> _EXERCISE TASKS_
(a) In the forum post on threshold tuning, how many splits does the GroupKFold use?
(b) Continue the forum post on threshold tuning from the point where it stops.

** READING TEXT follows **

I want to find the optimal decision threshold for class prediction for my groupKFold cross validation, and found TunedThreshold package, my code is listed below, does the way I use this package correct? How can I print out the threshold for each model and plot the f1 score vs threshold plot??
def run_model_augmentation_TunedThreshold(X, y, groups, selection_threshold=0.5):
gkf = GroupKFold(n_splits=10)
pipelines = {
'scaledLR': ImbPipeline([
('scaled', MinMaxScaler()),
('smote_tomek', SMOTETomek(random_state=0)),
('LR', LogisticRegression(solver='lbfgs', random_state=0))

** End of READING TEXT **
** SUPPLIED DATA follows **

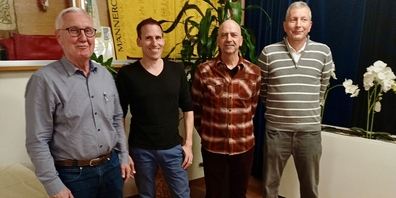 Adrian Marti (2.v.l.) gab sein Präsidentamt an Michael Knoepfel (1.v.r.) ab. Jost Wenk (1.v.l.), Rolf Brennwald (2.v.r.) sowie Mario Grob und Michael Künzli (beide nicht auf dem Foto) komplettieren den neuen Vorstand.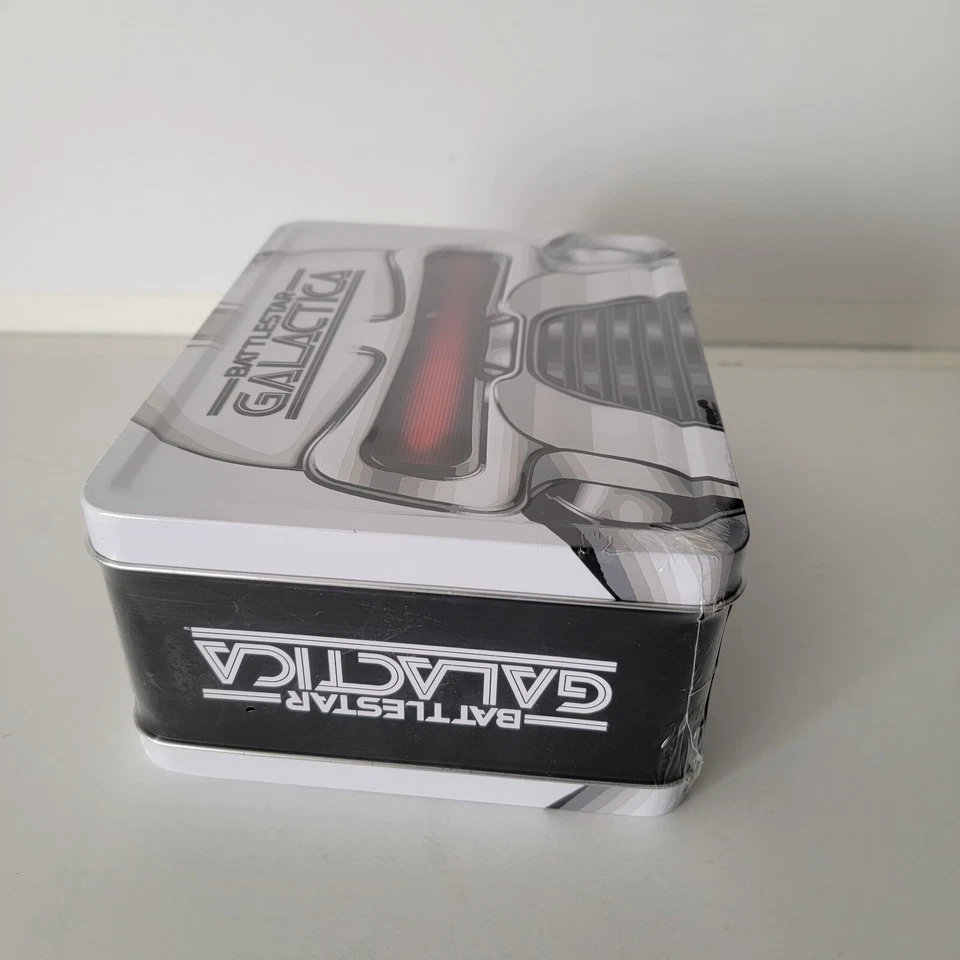 BATTLESTAR GALACTICA Cylon Tin Tote Set de Regalo SDCC 2012 Exclusivo LE 1500 Sellado Foto 3 de 4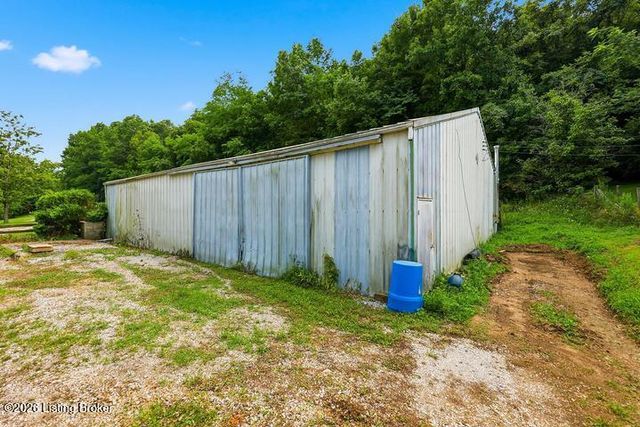 1920 Glensboro Rd, Lawrenceburg, KY 40342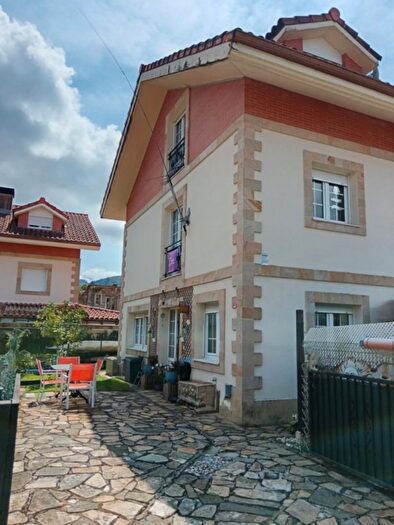 Casa en venta en Guriezo, Cantabria de 4 habitaciones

** End of SUPPLIED DATA **

> _RESPONSES FOR EACH TASK_
(a) 10

(b)
]),
'scaledXGB': ImbPipeline([
('scaled', MinMaxScaler()),
('smote_tomek', SMOTETomek(random_state=0)),
('XGB', XGBClassifier(random_state=0))
]),
'scaledLR_ENN': ImbPipeline([
('scaled', MinMaxScaler()),
('enn', EditedNearestNeighbours()),
('LR', LogisticRegression(solver='lbfgs', random_state=0))
]),
'scaledXGB_ENN': ImbPipeline([
('scaled', MinMaxScaler()),
('enn', EditedNearestNeighbours()),
('XGB', XGBClassifier(random_state=0))
]),
'scaledSVM_RBF_ENN': ImbPipeline([
('scaled', MinMaxScaler()),
('enn', EditedNearestNeighbours()),
('SVM', SVC(kernel='rbf', probability=True, C=175, gamma=0.033, random_state=0))
]),
'scaledSVM_linear_ENN': ImbPipeline([
('scaled', MinMaxScaler()),
('enn', EditedNearestNeighbours()),
('SVM', SVC(kernel='linear', probability=True, C=175, gamma=0.01, random_state=0))
])
}
# Canvas 1: Confusion matrices
fig_cm, axes_cm = plt.subplots(1, len(pipelines), figsize=(20, 5))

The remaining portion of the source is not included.